Öte yandan Kürtlüğü alttan alma, “ebedi bir kendini ispatlama” olayı olarak ele alan Kürtlerin de Kürt olmayanların da hafriyat kamyonlarına çarpma olasılıkları hep vardır. Yılışık bakışları, özgürlükten bahseden Kürtlerin gözünde de yakalarız bazen, ait oldukları korucu bakışlarının yanı sıra. Etmeyelim arkadaşlar, bu sinsi sömürgeci sise aldanmayalım; kendini kanıtlama çabasının takla attırıcı, küçültücü seviyesine düşmeyelim. Orada sıfır bile yok. Hatta sıfırın altı, buz bile yok, yaz da olmadığı gibi.
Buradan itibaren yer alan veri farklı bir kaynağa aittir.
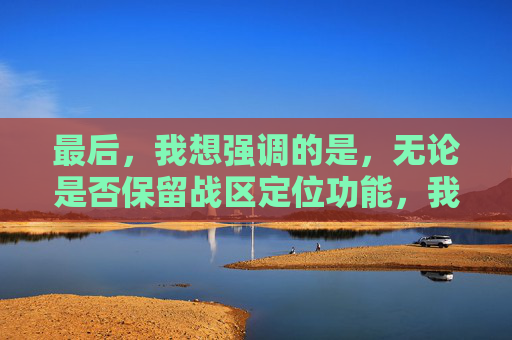 最后，我想强调的是，无论是否保留战区定位功能，我们都将继续致力于提供高质量的游戏体验和内容。我们相信，通过不断的努力和创新，我们可以为广大玩家带来更加精彩的游戏世界。,王者荣耀删除战区定位怎么删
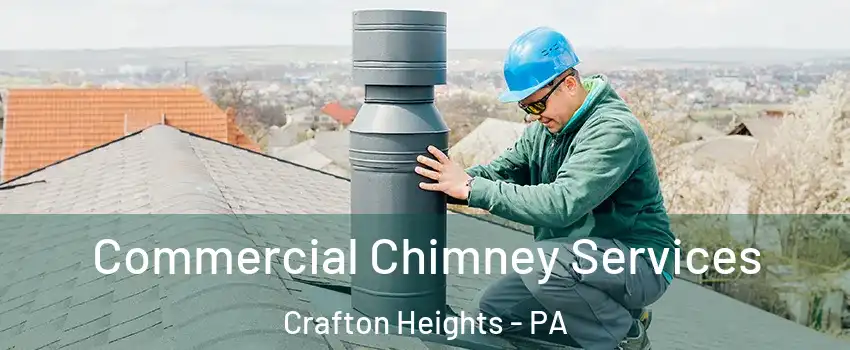 Commercial Chimney Services Crafton Heights - PA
Anlama tıynetinde olan zaten her durumu etraflıca görüp anlam verir, ona göre rota belirler ki bunun nadide örnekleri de var. Ama anlamak istemeyen, pervaneleri bile anlamaz; üstelik vakit çok geç artık. Anlamanın, anlamın trenleri çoktan geçti ve anlamamış olan sömürgecilik tasladığı için anlamadı, anlamadığı için de kaybetti. Farkında olmasa, görmek istemese de kaybetti. “Kaybettiniz, kendinizi efendi, başkalarını riayet eden sandığınız için bayım” demekte ve yolculuğa devam etmektedir kar gülleri.

Bu arada, 2019 olacak takvim ama (tamam, bu yönlü çabalar resmileşmedi ama bu o kadar önemli mi?) tarih gerçekten 2000’li yaşlarda mı; mesela Piramitlerin, Amed Surları’nın, ırmak ve dağların zamanını ne zamana kadar inkar edeceğiz?
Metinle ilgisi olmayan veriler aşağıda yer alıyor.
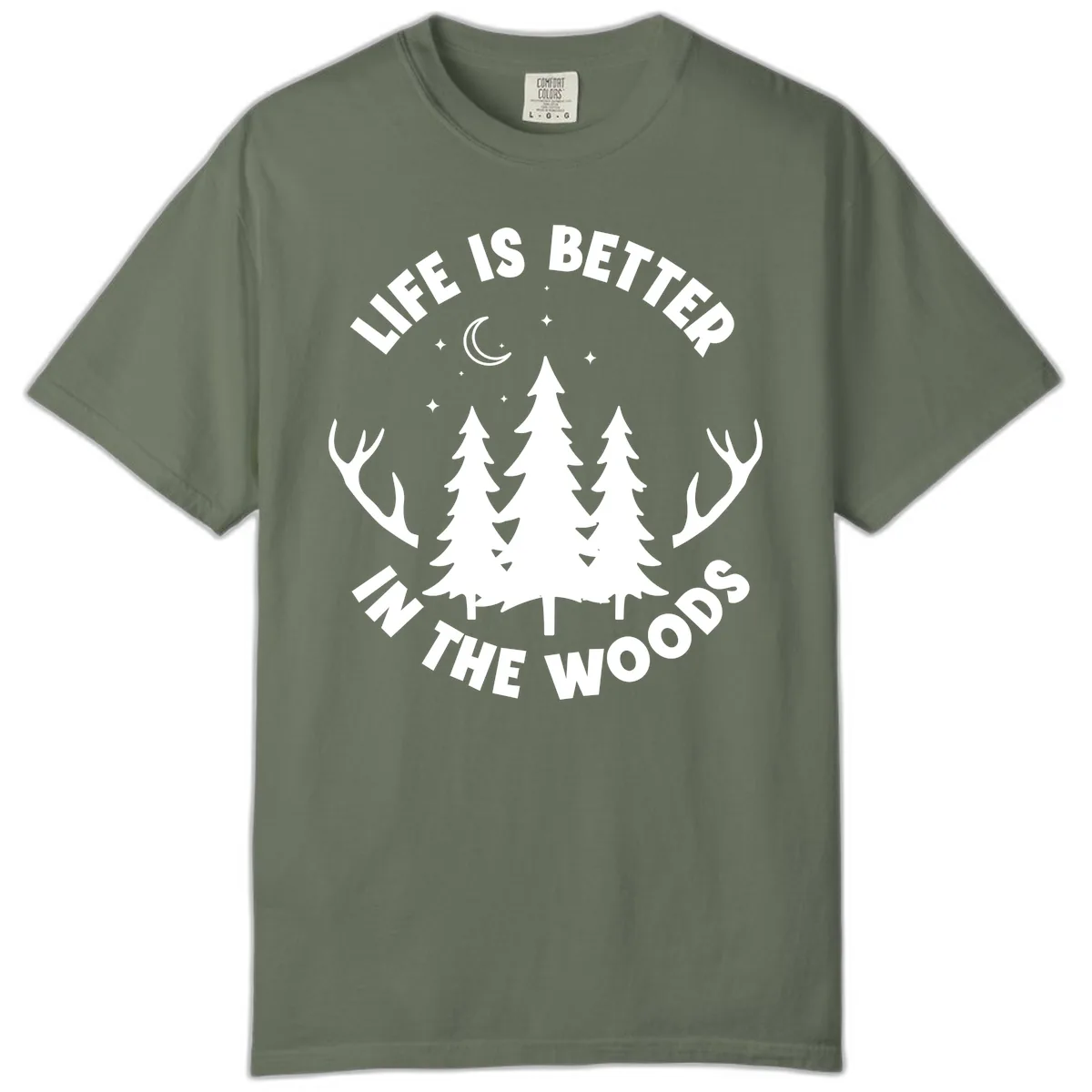 Life Is Better In The Woods Comfort Color in Moss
Ben bu yıl dilek dilememe modundayım. Dileksiz bir zamana ayak basıp gözümüzü dört açmamız, pusuya düşmememiz gerektiğini hissediyor, bir şarkı mırıldanıyorum kumrularla.

Kürtlüğe ne yerde ne gökte yer vermek istemeyen, sadakatsizce sadakat besleyen, hafriyat kamyonlarının “eşeklere” kıymamasını diliyor, Kürt olmanın (aynı zamanda dünyalıyım da) dayanılmaz nankörlük, fırsatçılık ve sinsiliğiyle bir demet menekşe yolluyorum, almasını ve anlamasını bilene. Mutlu yıllar.